Clint Eastwood is equally deserving for Million Dollar Baby, but he already has Best Director and Best Picture Oscars for Unforgiven. On the other hand, he's never won a Best Actor trophy, an honor for which he's also nominated this year. But that award will likely go to Jamie Foxx for his uncanny channeling of Ray Charles in Ray. Still, if Foxx and Leonardo DiCaprio (who gave his best-ever performance as Howard Hughes in The Aviator while actually managing to look older than 18) split the vote, Eastwood could slide in. Hilary Swank will almost certainly win Best Actress for her role in Eastwood's film, as will Morgan Freeman as Best Supporting Actor.

There's less buzz this year about the Academy custom of sending out DVD screeners of films to voters, a practice that, in the past, has caused pirate-paranoid studio execs to break out in hives. I've always had mixed feelings about this practice for another reason: how many voters are watching nominated films on tiny televisions with 2-inch speakers (not all Academy members are big stars with state-of-the-art home theater systems). No movie makes the same impression in such a circumstance as it does on a big screen. How this might skew the voting is a matter that can't be ignored. It could be no coincidence that comedies (which work best with a large audience) and science fiction (which really needs a big screen to breathe) always fare poorly at awards time.

There's still a category for cinematography, but the Best Sound award was divided a few years ago into Sound Mixing and Sound Editing. Neither of these addresses sound quality; the Academy must assume that's a given. Maybe the cinematography award should be divided into Best Color Capture and Best Camera Angles!

I also lament the balkanization of animation by the establishment a few years back of a separate Best Animated Feature category. This category honors a field too-often given short shrift as kiddie fare, but it also makes it easy to overlook candidates that might be Best Picture material. For my money, the best feature film I saw in 2004 was Pixar's The Incredibles—not the best animated picture, the best picture, period.

More to the point for home theater fans, what can you expect in both picture and sound quality from the Best Picture candidates when their DVDs hit the stores? I'll have to defer comment on Sideways (which I have not yet seen) to a later time. Ray is already out on DVD, and my review of it appears in our February eNewsletter. (You can sign up for a free monthly copy here.) It's a fine DVD technically, though not without shortcomings. The Aviator will clearly be the audio demo disc of the bunch, with a number of exciting aviation sequences and one spectacular crash. Some of its dialog was mixed too loud, and its use of an antique sound quality for much of its period music was annoying, but it's still a solidly produced soundtrack.

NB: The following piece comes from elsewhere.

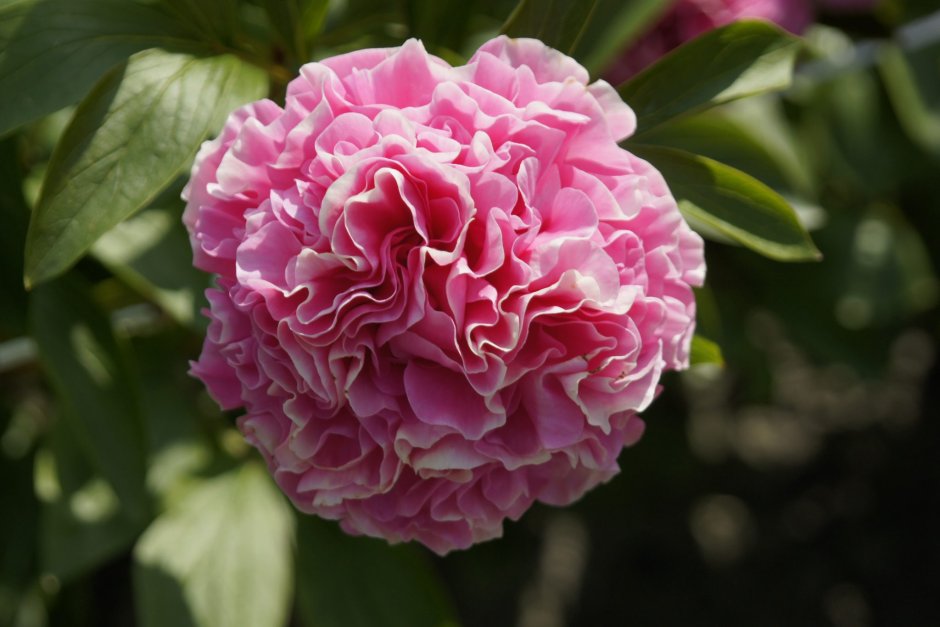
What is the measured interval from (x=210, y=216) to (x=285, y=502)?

When I saw The Aviator in a good theater, I was disappointed from the start by its pasty-looking cinematography. The flaw did not appear to be a stylistic choice; if so, it was a poor one. Inexplicably, it was nominated for a cinematography Oscar. Perhaps something went wrong in the printing process and the negative is capable of better. I also hope that the video transfer will not be done—or rather done in—by the same folks who did Scorsese's last film, Gangs of New York, one of the worst-looking major-release DVDs of recent years with its pervasive edge enhancement.

Million Dollar Baby was crisply photographed. While much of it was shot in subdued lighting with a muted color palette, only rarely was the film dark enough to present a serious challenge to a good digital video display. Its soundtrack, however, is mostly dialog with some very subtle and almost unnoticeable music. The soundtrack only rises above that level in its fight scenes, and even there it isn't particularly memorable. It's a clean enough effort, and it never detracts from the film, but no one will choose it for demo purposes.

Finding Neverland was nicely photographed and recorded, though nothing about its technical quality really jumped out me, either good or bad, when I saw it in the theater. But sometimes the DVDs of movies that didn't leave much of a technical impression in the theater surprise me at home. In the meantime, however, I'll be watching on February 27 in high definition on ABC to find out if I have a future as a pundit.